Une innovation stylistique promise à une large descendance : la vitre « opéra »
Selon le témoignage direct d'Irv Rybicki (directeur du style General Motors dans les années 1970, cité par Ate Up With Motor), les petites vitres latérales fixes du montant arrière — les fameuses « opera windows » — avaient en réalité été développées pour les futures Chevrolet, Pontiac, Oldsmobile et Buick « Colonnade » de milieu de gamme, mais une grève prolongée du syndicat UAW ayant repoussé d'un an l'introduction de ces dernières (de 1972 à 1973), Rybicki suggère de les introduire d'abord sur le coupé Eldorado 1971 — ce qui nécessite l'autorisation en urgence, par le président de General Motors Ed Cole lui-même, d'un outillage de dernière minute. Le succès esthétique de cette « vitre opéra » sera ensuite largement copié par une bonne partie de l'industrie automobile américaine des années 1970.
Le dernier cabriolet américain de grande série (1976)
Au fil des années 1970, l'ensemble de l'industrie automobile américaine abandonne progressivement le cabriolet, sous l'effet conjugué du déclin de la demande, de la généralisation de la climatisation et d'une réglementation fédérale de résistance au retournement alors redoutée comme rédhibitoire pour les carrosseries ouvertes (bien que Chrysler en obtienne ensuite l'annulation par voie judiciaire).

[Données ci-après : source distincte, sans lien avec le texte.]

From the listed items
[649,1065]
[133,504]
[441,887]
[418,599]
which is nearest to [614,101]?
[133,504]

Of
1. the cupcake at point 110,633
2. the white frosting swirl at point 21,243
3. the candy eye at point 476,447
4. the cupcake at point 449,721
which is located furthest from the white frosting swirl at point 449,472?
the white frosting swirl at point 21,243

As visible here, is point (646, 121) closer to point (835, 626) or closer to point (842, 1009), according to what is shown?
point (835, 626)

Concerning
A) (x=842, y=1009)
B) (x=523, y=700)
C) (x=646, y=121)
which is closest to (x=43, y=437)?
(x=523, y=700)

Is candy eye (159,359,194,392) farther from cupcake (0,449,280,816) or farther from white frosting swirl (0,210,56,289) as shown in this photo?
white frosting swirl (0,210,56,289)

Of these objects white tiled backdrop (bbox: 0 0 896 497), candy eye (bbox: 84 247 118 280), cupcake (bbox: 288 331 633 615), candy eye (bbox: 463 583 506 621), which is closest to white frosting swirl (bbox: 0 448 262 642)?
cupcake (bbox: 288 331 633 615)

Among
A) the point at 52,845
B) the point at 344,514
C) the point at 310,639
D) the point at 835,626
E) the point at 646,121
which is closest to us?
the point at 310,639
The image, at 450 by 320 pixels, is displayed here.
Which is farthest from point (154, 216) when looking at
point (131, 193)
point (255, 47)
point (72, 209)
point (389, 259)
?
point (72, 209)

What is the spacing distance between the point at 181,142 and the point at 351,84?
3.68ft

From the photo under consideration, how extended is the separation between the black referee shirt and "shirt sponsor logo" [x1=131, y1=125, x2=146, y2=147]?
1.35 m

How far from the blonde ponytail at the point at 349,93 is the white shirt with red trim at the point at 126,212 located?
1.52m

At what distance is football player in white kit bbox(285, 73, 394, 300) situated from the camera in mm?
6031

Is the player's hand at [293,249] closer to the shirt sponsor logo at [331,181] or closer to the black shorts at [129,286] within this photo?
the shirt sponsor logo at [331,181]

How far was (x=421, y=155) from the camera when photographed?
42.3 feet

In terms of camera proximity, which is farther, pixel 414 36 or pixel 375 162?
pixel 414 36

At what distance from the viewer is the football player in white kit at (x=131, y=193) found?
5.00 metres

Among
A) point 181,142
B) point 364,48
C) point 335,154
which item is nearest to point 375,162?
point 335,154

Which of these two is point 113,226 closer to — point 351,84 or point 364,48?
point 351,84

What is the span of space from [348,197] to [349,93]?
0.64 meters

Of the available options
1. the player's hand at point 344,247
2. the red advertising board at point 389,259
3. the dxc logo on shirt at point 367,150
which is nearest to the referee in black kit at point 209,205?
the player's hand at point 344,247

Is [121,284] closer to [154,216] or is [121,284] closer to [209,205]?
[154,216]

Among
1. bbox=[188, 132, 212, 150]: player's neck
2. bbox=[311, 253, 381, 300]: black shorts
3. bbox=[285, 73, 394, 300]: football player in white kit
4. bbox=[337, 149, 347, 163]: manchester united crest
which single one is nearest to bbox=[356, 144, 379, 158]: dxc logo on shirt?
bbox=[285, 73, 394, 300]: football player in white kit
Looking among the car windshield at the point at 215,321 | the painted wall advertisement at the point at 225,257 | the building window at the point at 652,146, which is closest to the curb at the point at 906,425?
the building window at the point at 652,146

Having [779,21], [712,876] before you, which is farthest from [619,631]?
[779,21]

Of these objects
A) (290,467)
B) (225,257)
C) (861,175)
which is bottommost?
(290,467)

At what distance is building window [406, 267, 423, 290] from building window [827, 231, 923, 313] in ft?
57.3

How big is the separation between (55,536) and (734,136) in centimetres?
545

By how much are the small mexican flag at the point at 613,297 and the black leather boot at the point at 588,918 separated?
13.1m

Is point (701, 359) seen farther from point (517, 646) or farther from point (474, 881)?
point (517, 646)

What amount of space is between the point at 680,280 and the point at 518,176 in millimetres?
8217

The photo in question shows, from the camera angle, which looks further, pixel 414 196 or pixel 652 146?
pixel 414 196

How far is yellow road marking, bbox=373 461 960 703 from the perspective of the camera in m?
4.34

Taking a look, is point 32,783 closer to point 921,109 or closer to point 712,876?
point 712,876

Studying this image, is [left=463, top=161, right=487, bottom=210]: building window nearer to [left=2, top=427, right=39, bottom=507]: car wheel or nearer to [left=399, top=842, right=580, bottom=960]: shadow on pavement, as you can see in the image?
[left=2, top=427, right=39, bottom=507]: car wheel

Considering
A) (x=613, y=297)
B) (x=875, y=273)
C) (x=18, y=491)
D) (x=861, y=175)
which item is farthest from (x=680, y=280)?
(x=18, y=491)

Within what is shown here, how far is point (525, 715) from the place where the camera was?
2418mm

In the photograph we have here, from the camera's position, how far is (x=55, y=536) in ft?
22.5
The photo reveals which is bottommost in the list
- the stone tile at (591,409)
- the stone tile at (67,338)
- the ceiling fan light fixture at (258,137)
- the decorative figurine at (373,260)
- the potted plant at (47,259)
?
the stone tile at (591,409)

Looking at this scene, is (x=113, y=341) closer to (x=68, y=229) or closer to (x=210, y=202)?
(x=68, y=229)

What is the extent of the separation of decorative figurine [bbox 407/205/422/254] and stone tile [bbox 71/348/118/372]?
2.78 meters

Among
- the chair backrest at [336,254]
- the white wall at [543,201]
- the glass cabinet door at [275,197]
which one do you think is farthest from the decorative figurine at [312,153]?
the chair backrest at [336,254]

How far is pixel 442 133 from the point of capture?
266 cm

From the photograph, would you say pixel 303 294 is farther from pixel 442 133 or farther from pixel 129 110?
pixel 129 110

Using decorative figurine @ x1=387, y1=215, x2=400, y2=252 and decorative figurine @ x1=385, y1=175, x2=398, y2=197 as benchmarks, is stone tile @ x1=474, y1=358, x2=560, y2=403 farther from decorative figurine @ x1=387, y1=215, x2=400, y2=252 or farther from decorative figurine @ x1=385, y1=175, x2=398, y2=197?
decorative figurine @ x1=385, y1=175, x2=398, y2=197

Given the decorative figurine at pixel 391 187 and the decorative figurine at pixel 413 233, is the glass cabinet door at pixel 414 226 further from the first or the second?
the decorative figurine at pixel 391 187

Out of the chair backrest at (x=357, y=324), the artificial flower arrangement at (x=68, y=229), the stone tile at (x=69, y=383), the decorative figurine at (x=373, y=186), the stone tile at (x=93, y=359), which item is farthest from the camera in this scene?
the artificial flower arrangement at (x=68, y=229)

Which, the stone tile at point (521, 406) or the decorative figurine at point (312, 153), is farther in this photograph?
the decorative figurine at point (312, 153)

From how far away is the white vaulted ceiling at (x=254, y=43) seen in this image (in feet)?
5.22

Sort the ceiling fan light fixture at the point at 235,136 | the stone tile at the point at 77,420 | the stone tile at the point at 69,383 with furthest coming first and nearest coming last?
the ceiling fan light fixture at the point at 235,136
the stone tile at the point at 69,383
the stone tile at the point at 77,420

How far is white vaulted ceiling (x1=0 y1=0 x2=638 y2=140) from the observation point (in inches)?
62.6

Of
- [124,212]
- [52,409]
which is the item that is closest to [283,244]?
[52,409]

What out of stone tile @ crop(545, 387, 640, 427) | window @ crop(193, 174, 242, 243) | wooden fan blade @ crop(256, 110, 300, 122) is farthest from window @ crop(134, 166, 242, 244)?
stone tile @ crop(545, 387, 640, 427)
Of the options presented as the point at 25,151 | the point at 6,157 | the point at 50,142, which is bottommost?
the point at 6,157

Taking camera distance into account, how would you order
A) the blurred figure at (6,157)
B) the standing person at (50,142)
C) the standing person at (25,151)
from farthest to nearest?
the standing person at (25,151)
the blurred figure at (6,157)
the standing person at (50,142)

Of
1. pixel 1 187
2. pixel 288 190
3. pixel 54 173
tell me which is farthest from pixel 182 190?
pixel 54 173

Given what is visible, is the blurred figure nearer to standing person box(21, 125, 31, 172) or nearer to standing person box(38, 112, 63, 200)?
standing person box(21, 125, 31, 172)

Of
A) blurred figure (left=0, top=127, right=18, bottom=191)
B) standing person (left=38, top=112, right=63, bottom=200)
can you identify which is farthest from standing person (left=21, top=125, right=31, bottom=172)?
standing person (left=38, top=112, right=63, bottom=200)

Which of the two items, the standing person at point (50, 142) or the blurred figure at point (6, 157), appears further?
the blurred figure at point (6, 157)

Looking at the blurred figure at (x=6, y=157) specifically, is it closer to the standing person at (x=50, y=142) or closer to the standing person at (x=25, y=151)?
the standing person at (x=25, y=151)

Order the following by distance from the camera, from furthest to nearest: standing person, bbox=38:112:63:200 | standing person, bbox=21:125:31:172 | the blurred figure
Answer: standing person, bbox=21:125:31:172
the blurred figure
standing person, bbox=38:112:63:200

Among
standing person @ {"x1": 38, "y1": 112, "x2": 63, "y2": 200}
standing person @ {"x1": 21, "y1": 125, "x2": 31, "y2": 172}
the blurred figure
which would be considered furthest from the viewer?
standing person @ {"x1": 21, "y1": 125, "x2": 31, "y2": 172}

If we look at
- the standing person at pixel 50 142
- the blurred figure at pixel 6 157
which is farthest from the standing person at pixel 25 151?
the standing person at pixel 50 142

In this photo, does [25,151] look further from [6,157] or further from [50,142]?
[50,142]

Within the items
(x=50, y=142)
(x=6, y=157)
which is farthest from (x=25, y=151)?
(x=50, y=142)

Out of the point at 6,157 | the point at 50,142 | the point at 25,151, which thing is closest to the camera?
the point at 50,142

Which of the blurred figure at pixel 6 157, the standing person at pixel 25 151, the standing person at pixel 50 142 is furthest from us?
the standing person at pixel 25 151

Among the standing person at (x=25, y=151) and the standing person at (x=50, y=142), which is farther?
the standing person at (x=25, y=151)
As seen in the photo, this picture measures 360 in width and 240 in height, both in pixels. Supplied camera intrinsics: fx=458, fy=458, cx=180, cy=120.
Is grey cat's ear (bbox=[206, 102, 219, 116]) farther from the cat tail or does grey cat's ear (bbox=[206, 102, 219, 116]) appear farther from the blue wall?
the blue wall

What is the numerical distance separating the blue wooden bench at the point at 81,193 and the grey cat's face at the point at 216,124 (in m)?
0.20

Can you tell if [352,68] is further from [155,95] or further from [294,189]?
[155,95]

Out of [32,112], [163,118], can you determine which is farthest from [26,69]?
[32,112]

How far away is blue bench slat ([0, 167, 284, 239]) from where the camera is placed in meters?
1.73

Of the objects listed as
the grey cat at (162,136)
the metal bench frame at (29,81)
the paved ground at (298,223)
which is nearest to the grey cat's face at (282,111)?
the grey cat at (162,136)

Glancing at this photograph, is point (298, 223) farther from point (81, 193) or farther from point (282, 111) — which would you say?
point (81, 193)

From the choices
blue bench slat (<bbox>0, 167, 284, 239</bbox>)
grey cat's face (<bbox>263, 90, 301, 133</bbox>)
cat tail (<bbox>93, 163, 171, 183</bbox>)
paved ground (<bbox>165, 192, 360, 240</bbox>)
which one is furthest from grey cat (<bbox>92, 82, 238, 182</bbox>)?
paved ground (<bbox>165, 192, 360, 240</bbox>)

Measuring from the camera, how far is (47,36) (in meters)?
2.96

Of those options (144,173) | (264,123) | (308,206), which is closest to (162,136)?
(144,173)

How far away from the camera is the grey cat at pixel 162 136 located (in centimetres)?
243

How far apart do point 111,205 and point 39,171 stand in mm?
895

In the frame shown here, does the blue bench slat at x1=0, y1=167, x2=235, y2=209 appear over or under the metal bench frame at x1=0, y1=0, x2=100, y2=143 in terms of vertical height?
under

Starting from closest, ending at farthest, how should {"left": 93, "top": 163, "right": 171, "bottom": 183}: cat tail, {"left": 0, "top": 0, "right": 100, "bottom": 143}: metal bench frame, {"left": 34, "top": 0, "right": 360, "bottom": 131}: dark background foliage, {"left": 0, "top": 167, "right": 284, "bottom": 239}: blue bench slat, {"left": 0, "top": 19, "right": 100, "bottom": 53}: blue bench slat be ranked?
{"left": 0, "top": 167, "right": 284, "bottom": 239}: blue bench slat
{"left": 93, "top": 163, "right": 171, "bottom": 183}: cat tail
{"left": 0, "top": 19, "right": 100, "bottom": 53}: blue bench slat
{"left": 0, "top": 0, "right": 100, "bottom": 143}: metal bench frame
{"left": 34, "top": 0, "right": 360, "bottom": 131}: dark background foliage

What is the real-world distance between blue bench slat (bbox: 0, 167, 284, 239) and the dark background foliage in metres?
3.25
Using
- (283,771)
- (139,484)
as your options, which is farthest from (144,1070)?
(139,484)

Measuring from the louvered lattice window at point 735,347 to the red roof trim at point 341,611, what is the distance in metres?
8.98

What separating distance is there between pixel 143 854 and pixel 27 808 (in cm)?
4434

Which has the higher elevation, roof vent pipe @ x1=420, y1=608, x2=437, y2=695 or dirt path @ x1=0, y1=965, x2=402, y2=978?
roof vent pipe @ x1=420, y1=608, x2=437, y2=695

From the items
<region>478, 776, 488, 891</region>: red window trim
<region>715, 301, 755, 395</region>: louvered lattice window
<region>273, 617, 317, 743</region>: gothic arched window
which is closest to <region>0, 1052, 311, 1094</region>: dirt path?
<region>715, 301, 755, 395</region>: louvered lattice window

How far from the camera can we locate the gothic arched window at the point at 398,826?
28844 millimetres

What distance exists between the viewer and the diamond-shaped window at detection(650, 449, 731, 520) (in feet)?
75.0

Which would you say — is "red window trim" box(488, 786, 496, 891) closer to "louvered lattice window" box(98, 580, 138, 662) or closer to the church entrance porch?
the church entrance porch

American Motors sort le premier du marché du cabriolet dès 1968, suivi par Ford et Chrysler (à l'exception de leurs « pony cars ») après 1969, puis par Buick, Chevrolet, Oldsmobile et Pontiac après 1975. En 1976, l'Eldorado reste seule survivante du grand cabriolet américain de série, aux côtés de rares importations comme l'Alfa Romeo Spider. Face à cette rareté annoncée, Cadillac multiplie les éditions spéciales pour son ultime millésime : les 2 000 derniers exemplaires sont commercialisés comme « éditions limitées », dont les 200 tout derniers en édition « Bicentennial » (finition blanche à liserés rouge et bleu, célébrant le bicentenaire des États-Unis). La spéculation qui accompagne cette annonce de fin de carrière pousse un temps les prix de revente bien au-dessus du tarif catalogue de 12 000 $.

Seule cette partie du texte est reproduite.